§ TEXT SHOWN

Dale Carnegie has let it be known there are ways to “Win Friends and Influence People". He’s also clued us in on how we can “Stop Worrying and Start Living". If you haven’t read either of these books, I highly recommend them. It’s been a number of years since I’ve read either but I have referred back to them numerous times over the years.

You are a busy person. You may be a stay-at-home Mom, or Dad. Perhaps you are a professional or paraprofessional. You could be a white collar or blue collar worker. You may be a student.  It doesn’t matter. You are very busy. You may be married, single or divorced. You may have children or perhaps not. You are busy with things that are important to you or perhaps more important to someone else. I think you get the picture. It does not matter your gender, marital status, position, title or if you’re a parent or not. You are just too busy most of the time because you do not know how to say “no" when asked to do something.

Busy people are always the ones asked to help when something needs to get done. The ones asking you to pitch in are very much aware of this or they would not ask for your help.

(Rows of spatial question data)
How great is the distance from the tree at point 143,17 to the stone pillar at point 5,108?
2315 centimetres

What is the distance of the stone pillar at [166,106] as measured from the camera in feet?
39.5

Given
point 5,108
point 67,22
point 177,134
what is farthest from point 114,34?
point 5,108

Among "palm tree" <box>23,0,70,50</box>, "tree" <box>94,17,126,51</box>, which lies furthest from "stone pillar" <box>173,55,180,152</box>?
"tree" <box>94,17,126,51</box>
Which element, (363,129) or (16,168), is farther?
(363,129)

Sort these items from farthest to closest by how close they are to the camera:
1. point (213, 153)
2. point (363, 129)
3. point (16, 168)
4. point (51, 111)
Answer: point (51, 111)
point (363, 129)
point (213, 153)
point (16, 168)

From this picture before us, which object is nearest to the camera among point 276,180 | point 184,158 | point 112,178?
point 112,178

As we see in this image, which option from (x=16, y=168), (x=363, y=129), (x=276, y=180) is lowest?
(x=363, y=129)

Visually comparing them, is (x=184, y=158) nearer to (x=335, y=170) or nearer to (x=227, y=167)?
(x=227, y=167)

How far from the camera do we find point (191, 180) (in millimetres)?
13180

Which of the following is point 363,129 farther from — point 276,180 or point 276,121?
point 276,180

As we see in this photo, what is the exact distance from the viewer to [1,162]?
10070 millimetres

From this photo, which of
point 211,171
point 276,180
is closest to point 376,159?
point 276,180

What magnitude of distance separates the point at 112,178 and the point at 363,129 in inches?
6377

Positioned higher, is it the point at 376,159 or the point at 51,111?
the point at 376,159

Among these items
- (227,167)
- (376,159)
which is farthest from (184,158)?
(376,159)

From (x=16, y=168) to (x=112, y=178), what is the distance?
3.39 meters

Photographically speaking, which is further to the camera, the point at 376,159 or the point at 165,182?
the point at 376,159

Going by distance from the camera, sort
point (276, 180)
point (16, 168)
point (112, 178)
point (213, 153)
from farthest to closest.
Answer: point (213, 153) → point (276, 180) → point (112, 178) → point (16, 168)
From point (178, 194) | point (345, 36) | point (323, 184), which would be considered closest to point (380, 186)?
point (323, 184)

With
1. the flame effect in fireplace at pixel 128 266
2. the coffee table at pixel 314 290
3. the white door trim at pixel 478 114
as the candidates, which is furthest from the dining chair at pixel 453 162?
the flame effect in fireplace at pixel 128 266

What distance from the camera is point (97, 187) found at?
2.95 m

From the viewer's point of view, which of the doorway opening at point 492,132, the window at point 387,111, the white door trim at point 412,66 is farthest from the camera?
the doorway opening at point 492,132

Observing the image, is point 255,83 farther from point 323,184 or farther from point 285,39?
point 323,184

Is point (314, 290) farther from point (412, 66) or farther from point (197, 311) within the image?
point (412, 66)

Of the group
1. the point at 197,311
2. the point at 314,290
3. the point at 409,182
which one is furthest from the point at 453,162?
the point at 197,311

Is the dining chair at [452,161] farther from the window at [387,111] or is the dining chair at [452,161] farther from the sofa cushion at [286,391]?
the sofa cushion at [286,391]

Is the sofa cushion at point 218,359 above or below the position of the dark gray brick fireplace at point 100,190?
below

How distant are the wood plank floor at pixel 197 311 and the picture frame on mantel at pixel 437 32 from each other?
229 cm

§ WHAT YOU ARE ASKED TO DO
In the text about busy people, why is the reader too busy most of the time? The items can be left aside.

§ SOLUTION TO THIS EXERCISE
Because the reader does not know how to say "no" when asked to do something.